[MRG+2] Fix trustworthiness custom metric #9775

wdevazelhes · 2017-09-15T08:31:41Z

Reference Issue

Fixes #9736

What does this implement/fix? Explain your changes.

It changes the way to specify a precomputed metric into a more standard way: metric='precomputed' instead of a flag precomputed=False/True.
In the meantime it allows to use a custom metric for the input space
However, it warns the user if they want to use another metric than euclidean and precomputed, since this is not standard.
If the specified metric is 'euclidean', it keeps the 'squared' parameter in pairwise_distances from the original code.
It adds a deprecation warning for the users who will still use the previous flag 'precomputed'

…-learn#9736

massich

Thanks for the PR.

massich · 2017-09-15T08:57:29Z

sklearn/manifold/t_sne.py

    Returns
    -------
    trustworthiness : float
        Trustworthiness of the low-dimensional embedding.
    """
    if precomputed:
+        warnings.warn("The flag 'precomputed' has been deprecated in version"


Check scikit-learn contributing guide to see howto deprecate ~~the precomputed attribute using a decorator.~~

and precomputed is not an attribute but a parameter. (my bad. sorry)

massich · 2017-09-15T09:12:14Z

Can you add a test ?
You can use test_grid_search_fit_params_deprecation() as example (see here)

- Correct typos in output messages

jnothman

Also, please add an entry to doc/whats_new

jnothman · 2017-09-18T08:44:35Z

sklearn/manifold/t_sne.py

+    metric : string, or callable, optional, default 'euclidean'
+        Which metric to use for computing pairwise distances between samples
+        from the original input space. If metric is 'precomputed', X must be a
+        matrix of pairwise distances. Otherwise, see the documentation of


Can you say "pairwise distances or squared distances" (either will work as this function only uses their rank, not their value).

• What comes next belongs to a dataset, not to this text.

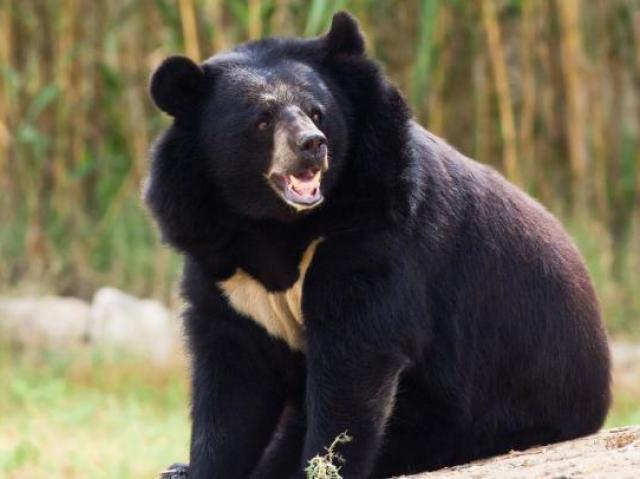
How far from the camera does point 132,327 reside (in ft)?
32.9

jnothman · 2017-09-18T08:48:23Z

sklearn/manifold/tests/test_t_sne.py

+    # If a 'metric' different from 'precomputed' is specified, but the flag
+    # 'precomputed' is set to True, the flag overwrites the parameter 'metric'
+    # and so the 'precomputed' metric will be used. Indeed, in
+    # http://scikit-learn.org/stable/developers/contributing.html#deprecation,


I don't think we need this reminder... But yes, this is the what we tend to do.

jnothman · 2017-09-18T08:48:43Z

sklearn/manifold/tests/test_t_sne.py

+    # and so the 'precomputed' metric will be used. Indeed, in
+    # http://scikit-learn.org/stable/developers/contributing.html#deprecation,
+    # the old parameter overwrites the new parameter.
+    assert_raises(Exception, assert_warns, DeprecationWarning,


Usually we would not test for raising something as broad as Exception. Indeed, usually we'd check for a particular error message.

jnothman · 2017-09-18T08:50:42Z

sklearn/manifold/tests/test_t_sne.py

+    # Other metrics than 'euclidean' and 'precomputed' are unusual and must
+    # raise a warning
+    X = np.arange(100).reshape(50, 2)
+    assert_warns(RuntimeWarning, trustworthiness, X, X, metric='manhattan')


I actually strongly believe we should not raise a warning here or make any statement that this is abnormal. Even if deriving the manifold from an unusual metric is weird, checking that neighborhoods are maintained in the embedded space is precisely how we determine whether the learnt manifold was appropriate.

- indicate that one can use pairwise squared distances instead of distances - remove useless reminder - remove warning if metric used is unusual - update doc/whats_new

jnothman · 2017-09-19T07:58:15Z

doc/whats_new/v0.20.rst

+  ``metric`` should be used with any compatible metric including
+  'precomputed', in which case the input matrix ``X`` should be a matrix of
+  pairwise distances or squared distances. :issue:`9736` by
+  :user:`Joel Nothman <jnothman>`.


This should be your name and the issue number should be 9775

@jnothman 9775 is the id of the PR not the issue. Do we refer to the issue or to the PR? here we are referring to the issue. Is there a defined criteria? If so, I think we should add it in the contributing guide here and be part of the reviewing checklist discussed in #9653

jnothman · 2017-09-19T07:59:16Z

sklearn/manifold/tests/test_t_sne.py

+    # 'precomputed'
+    X = np.array([[1, 1], [1, 0], [2, 2]])
+    assert_almost_equal(trustworthiness(X, X, n_neighbors=1, metric='cosine'),
+                        0.66, decimal=1)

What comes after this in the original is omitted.